---- RECORDS PROVIDED

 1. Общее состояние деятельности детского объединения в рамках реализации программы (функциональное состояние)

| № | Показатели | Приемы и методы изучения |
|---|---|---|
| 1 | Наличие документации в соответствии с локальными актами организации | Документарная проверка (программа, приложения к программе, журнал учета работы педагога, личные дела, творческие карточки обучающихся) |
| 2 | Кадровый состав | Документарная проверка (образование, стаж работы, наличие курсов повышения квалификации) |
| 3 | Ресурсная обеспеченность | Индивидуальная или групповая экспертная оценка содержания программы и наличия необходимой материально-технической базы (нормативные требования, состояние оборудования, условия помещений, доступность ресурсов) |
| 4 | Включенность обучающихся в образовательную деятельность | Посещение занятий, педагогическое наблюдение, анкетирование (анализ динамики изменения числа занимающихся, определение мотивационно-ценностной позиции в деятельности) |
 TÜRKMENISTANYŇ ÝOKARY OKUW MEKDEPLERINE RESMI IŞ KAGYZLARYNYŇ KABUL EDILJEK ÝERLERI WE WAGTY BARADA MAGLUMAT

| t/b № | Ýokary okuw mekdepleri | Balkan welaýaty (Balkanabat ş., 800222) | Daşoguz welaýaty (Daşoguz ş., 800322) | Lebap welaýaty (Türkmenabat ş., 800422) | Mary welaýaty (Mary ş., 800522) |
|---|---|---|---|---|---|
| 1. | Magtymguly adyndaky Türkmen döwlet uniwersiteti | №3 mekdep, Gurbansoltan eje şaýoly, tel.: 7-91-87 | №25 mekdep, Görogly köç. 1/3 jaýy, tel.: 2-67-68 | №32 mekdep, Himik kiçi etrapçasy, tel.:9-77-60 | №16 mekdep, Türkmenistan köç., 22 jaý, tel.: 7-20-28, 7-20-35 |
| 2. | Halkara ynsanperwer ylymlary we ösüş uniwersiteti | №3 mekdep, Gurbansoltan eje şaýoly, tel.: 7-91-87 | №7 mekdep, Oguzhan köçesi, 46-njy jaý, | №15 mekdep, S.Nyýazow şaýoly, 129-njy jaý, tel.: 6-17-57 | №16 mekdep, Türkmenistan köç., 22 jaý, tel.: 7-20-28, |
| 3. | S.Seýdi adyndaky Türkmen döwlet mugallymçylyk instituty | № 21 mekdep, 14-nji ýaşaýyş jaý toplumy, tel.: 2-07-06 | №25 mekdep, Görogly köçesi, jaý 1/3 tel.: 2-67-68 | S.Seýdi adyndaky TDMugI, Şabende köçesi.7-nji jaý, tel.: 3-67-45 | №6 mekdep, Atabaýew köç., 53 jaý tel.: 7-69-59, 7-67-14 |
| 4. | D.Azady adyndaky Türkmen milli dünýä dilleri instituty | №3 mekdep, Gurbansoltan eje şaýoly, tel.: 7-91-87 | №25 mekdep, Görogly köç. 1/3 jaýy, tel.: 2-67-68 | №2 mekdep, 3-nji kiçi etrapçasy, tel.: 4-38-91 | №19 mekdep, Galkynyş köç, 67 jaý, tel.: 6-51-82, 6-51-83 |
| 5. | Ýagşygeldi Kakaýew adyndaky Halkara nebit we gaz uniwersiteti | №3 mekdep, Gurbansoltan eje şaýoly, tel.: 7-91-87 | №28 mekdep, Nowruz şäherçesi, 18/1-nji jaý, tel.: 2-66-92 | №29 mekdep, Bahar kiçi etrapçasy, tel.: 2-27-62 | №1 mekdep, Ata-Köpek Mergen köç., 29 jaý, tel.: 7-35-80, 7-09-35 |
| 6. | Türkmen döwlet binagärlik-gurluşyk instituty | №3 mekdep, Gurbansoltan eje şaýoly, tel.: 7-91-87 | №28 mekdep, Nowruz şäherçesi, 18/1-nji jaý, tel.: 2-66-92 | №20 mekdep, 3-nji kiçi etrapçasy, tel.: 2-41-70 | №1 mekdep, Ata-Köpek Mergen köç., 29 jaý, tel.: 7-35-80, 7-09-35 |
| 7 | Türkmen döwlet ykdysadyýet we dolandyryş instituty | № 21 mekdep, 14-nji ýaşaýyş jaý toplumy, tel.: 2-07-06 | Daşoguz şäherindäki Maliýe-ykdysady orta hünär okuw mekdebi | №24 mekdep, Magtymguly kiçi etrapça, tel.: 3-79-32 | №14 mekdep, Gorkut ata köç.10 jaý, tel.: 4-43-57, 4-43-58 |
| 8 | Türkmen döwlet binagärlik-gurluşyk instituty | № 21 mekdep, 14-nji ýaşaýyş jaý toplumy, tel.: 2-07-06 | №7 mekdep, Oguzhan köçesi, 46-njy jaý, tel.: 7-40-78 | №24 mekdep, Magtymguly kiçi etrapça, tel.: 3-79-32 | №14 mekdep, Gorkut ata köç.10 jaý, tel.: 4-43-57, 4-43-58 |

--------

- **WHAT YOU WILL DO**: Output the full listing above word for word.

- **OUTPUT FOR THIS TASK**:
 1. Общее состояние деятельности детского объединения в рамках реализации программы (функциональное состояние)

| № | Показатели | Приемы и методы изучения |
|---|---|---|
| 1 | Наличие документации в соответствии с локальными актами организации | Документарная проверка (программа, приложения к программе, журнал учета работы педагога, личные дела, творческие карточки обучающихся) |
| 2 | Кадровый состав | Документарная проверка (образование, стаж работы, наличие курсов повышения квалификации) |
| 3 | Ресурсная обеспеченность | Индивидуальная или групповая экспертная оценка содержания программы и наличия необходимой материально-технической базы (нормативные требования, состояние оборудования, условия помещений, доступность ресурсов) |
| 4 | Включенность обучающихся в образовательную деятельность | Посещение занятий, педагогическое наблюдение, анкетирование (анализ динамики изменения числа занимающихся, определение мотивационно-ценностной позиции в деятельности) |
 TÜRKMENISTANYŇ ÝOKARY OKUW MEKDEPLERINE RESMI IŞ KAGYZLARYNYŇ KABUL EDILJEK ÝERLERI WE WAGTY BARADA MAGLUMAT

| t/b № | Ýokary okuw mekdepleri | Balkan welaýaty (Balkanabat ş., 800222) | Daşoguz welaýaty (Daşoguz ş., 800322) | Lebap welaýaty (Türkmenabat ş., 800422) | Mary welaýaty (Mary ş., 800522) |
|---|---|---|---|---|---|
| 1. | Magtymguly adyndaky Türkmen döwlet uniwersiteti | №3 mekdep, Gurbansoltan eje şaýoly, tel.: 7-91-87 | №25 mekdep, Görogly köç. 1/3 jaýy, tel.: 2-67-68 | №32 mekdep, Himik kiçi etrapçasy, tel.:9-77-60 | №16 mekdep, Türkmenistan köç., 22 jaý, tel.: 7-20-28, 7-20-35 |
| 2. | Halkara ynsanperwer ylymlary we ösüş uniwersiteti | №3 mekdep, Gurbansoltan eje şaýoly, tel.: 7-91-87 | №7 mekdep, Oguzhan köçesi, 46-njy jaý, | №15 mekdep, S.Nyýazow şaýoly, 129-njy jaý, tel.: 6-17-57 | №16 mekdep, Türkmenistan köç., 22 jaý, tel.: 7-20-28, |
| 3. | S.Seýdi adyndaky Türkmen döwlet mugallymçylyk instituty | № 21 mekdep, 14-nji ýaşaýyş jaý toplumy, tel.: 2-07-06 | №25 mekdep, Görogly köçesi, jaý 1/3 tel.: 2-67-68 | S.Seýdi adyndaky TDMugI, Şabende köçesi.7-nji jaý, tel.: 3-67-45 | №6 mekdep, Atabaýew köç., 53 jaý tel.: 7-69-59, 7-67-14 |
| 4. | D.Azady adyndaky Türkmen milli dünýä dilleri instituty | №3 mekdep, Gurbansoltan eje şaýoly, tel.: 7-91-87 | №25 mekdep, Görogly köç. 1/3 jaýy, tel.: 2-67-68 | №2 mekdep, 3-nji kiçi etrapçasy, tel.: 4-38-91 | №19 mekdep, Galkynyş köç, 67 jaý, tel.: 6-51-82, 6-51-83 |
| 5. | Ýagşygeldi Kakaýew adyndaky Halkara nebit we gaz uniwersiteti | №3 mekdep, Gurbansoltan eje şaýoly, tel.: 7-91-87 | №28 mekdep, Nowruz şäherçesi, 18/1-nji jaý, tel.: 2-66-92 | №29 mekdep, Bahar kiçi etrapçasy, tel.: 2-27-62 | №1 mekdep, Ata-Köpek Mergen köç., 29 jaý, tel.: 7-35-80, 7-09-35 |
| 6. | Türkmen döwlet binagärlik-gurluşyk instituty | №3 mekdep, Gurbansoltan eje şaýoly, tel.: 7-91-87 | №28 mekdep, Nowruz şäherçesi, 18/1-nji jaý, tel.: 2-66-92 | №20 mekdep, 3-nji kiçi etrapçasy, tel.: 2-41-70 | №1 mekdep, Ata-Köpek Mergen köç., 29 jaý, tel.: 7-35-80, 7-09-35 |
| 7 | Türkmen döwlet ykdysadyýet we dolandyryş instituty | № 21 mekdep, 14-nji ýaşaýyş jaý toplumy, tel.: 2-07-06 | Daşoguz şäherindäki Maliýe-ykdysady orta hünär okuw mekdebi | №24 mekdep, Magtymguly kiçi etrapça, tel.: 3-79-32 | №14 mekdep, Gorkut ata köç.10 jaý, tel.: 4-43-57, 4-43-58 |
| 8 | Türkmen döwlet binagärlik-gurluşyk instituty | № 21 mekdep, 14-nji ýaşaýyş jaý toplumy, tel.: 2-07-06 | №7 mekdep, Oguzhan köçesi, 46-njy jaý, tel.: 7-40-78 | №24 mekdep, Magtymguly kiçi etrapça, tel.: 3-79-32 | №14 mekdep, Gorkut ata köç.10 jaý, tel.: 4-43-57, 4-43-58 |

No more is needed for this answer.